At least in a technical sense, when it comes to fighting terror, the hands of law enforcement officials in Holland are tied. Despite intra-governmental agreements and accepted, joint definitions of terror which were adopted in an emergency atmosphere by European Union members after the September 11 attacks in the U.S., “terrorism” as such is not defined in Dutch legislation. No person can be sentenced in the Netherlands for membership in a terrorist organization or for carrying out terrorist attacks.

Persons suspected of such actions are persecuted only for criminal actions normally taken by terrorists such as kidnapping, trespassing, manslaughter or murder.


The AIVD spokesman denies that this apparent lacuna in Dutch law poses a practical obstacle in the prosecution of terrorists. “Whoever is involved in an act of terror is involved in transgressions of the criminal code,” the spokesman explains.


In Holland, recent months have seen a lively public debate about the activities and ideologies of 700,000 Muslim residents in the country. The debate was sparked by the broadcast of an investigation the current events television program, Nova – the broadcast featured secret recordings of incendiary sermons condemning Israel, the U.S., women and homesexuals, given by various Imam preachers. One of the Muslim sermonizers called on Allah to “pour out wrath” on U.S. President George Bush, and Prime Minister Ariel Sharon; another Imam recited verses in praise of Palestinian suicide terrorists. Dutch prosecutors are considering whether indictments can be filed against some of these imams.

In a related development, a new disturbing AIVD report on Muslim schools in the country has been released.

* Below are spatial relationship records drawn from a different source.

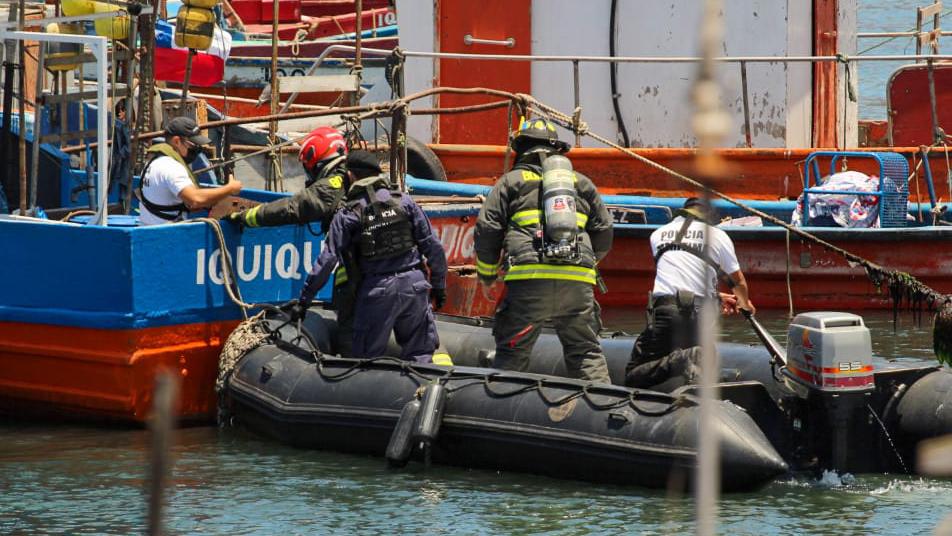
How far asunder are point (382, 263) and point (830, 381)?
7.92ft

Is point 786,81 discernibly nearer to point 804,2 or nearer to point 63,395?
point 804,2

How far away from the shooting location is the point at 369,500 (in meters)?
5.80

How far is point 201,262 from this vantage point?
723 centimetres

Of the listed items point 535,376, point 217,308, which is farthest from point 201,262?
point 535,376

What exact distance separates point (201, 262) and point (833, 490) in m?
3.59

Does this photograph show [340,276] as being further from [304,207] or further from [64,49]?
[64,49]

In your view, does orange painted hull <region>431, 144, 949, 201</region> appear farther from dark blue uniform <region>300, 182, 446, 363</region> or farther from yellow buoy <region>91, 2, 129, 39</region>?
dark blue uniform <region>300, 182, 446, 363</region>

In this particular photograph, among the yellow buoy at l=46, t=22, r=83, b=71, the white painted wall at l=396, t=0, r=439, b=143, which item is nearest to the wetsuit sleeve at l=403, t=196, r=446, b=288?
the yellow buoy at l=46, t=22, r=83, b=71

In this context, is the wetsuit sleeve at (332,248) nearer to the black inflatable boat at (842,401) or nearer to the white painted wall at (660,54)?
the black inflatable boat at (842,401)

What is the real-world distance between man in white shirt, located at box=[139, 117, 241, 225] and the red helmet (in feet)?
1.44

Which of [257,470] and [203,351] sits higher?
[203,351]

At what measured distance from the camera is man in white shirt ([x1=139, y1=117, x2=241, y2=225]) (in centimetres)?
729

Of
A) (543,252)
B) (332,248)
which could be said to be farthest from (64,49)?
(543,252)

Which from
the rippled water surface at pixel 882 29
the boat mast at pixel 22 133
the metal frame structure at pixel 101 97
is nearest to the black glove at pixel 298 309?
the metal frame structure at pixel 101 97
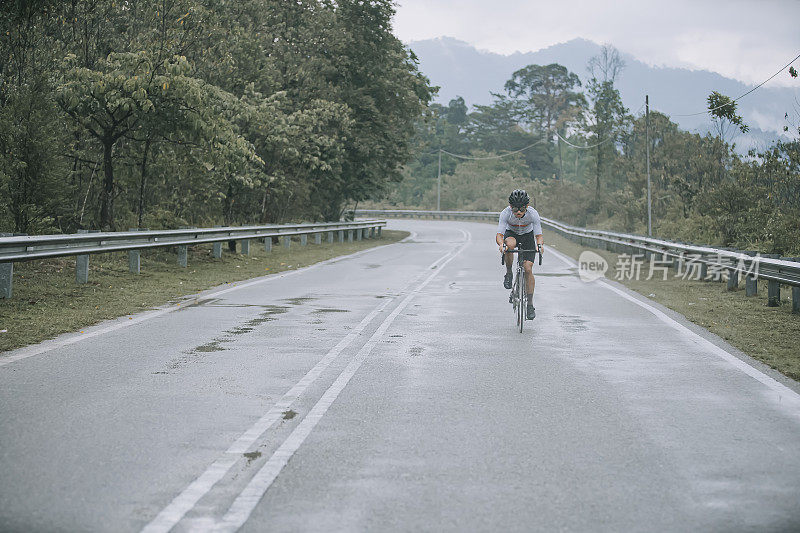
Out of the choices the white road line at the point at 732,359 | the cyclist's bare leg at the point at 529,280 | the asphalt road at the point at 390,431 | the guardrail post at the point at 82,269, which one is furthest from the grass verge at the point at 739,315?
the guardrail post at the point at 82,269

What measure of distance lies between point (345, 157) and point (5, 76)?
66.6 ft

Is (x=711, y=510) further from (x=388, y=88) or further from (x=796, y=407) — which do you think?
(x=388, y=88)

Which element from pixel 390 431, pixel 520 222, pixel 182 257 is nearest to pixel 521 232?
pixel 520 222

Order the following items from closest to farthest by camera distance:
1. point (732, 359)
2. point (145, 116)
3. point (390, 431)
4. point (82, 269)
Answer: point (390, 431) < point (732, 359) < point (82, 269) < point (145, 116)

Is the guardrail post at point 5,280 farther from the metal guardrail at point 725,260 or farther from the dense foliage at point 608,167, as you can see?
the dense foliage at point 608,167

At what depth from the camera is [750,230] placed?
28438 millimetres

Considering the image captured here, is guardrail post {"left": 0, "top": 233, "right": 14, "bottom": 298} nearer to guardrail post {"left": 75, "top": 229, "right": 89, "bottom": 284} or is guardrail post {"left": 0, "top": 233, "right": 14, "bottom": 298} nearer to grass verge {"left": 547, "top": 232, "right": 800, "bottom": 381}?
guardrail post {"left": 75, "top": 229, "right": 89, "bottom": 284}

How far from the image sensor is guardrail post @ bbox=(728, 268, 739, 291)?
17286mm

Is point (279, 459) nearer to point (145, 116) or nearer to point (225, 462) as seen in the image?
point (225, 462)

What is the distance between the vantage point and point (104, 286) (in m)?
15.8

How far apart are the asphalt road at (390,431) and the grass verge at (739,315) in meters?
0.52

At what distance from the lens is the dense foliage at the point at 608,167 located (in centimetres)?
2863

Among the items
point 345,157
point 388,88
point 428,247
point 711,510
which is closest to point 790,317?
point 711,510

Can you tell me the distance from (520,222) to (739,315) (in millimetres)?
3959
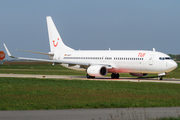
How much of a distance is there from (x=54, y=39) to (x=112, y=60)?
13.2 meters

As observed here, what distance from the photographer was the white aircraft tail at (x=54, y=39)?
52.6 m

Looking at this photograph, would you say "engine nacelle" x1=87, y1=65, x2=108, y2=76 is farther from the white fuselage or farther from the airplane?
the white fuselage

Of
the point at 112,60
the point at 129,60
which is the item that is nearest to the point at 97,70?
the point at 112,60

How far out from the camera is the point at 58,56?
5175 cm

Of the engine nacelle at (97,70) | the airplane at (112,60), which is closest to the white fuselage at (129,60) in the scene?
the airplane at (112,60)

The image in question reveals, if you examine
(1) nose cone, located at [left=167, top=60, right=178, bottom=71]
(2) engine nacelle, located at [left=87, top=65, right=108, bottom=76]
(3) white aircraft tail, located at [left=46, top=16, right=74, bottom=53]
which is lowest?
(2) engine nacelle, located at [left=87, top=65, right=108, bottom=76]

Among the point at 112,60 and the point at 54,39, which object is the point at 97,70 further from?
the point at 54,39

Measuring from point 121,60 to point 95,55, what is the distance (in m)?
5.09

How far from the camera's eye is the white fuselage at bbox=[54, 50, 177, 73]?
40.3 m

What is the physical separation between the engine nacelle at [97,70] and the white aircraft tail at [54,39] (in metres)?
9.50

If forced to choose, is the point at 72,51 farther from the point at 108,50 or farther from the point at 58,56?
the point at 108,50

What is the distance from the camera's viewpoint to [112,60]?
146 feet

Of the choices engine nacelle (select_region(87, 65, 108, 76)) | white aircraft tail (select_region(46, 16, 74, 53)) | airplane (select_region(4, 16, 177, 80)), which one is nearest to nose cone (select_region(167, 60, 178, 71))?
airplane (select_region(4, 16, 177, 80))

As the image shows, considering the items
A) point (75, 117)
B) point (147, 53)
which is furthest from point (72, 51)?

According to the report, the schools, which are partially funded by donations from Libya and Saudi Arabia, indoctrinate students, and advocate doctrines that are so extremist that they “might be harmful to the democratic legal order.”

Classified documents and security sources indicate that terror organizations are involved in Holland in weapons smuggling, document forgery and illegal transfer of funds.

A top Israeli diplomat says that European security services carry out routine monitoring of Imams and Islamic operatives. However, the diplomat says, “such [monitoring] is not designed to prevent anti-Semitic incitement…Instead, its aim is to supply timely warnings about the existence of terror cells.” Rather than taking decisive steps to prevent incitement which encourages violence against Jews, governments in Europe are “content to voice general denunciations of attacks against Jews and their institutions. They fear that pointing an accusatory finger at the Muslims, and taking strong steps to thwart terror might undermine a fragile intra-religious balance, cause electoral damage, and harm relations with Muslim states. Such steps might also prod Muslim extremists toward acts of reprisal against governmental symbols – and the last thing which authorities in Europe want is to import the problems of the Middle East to their own countries.”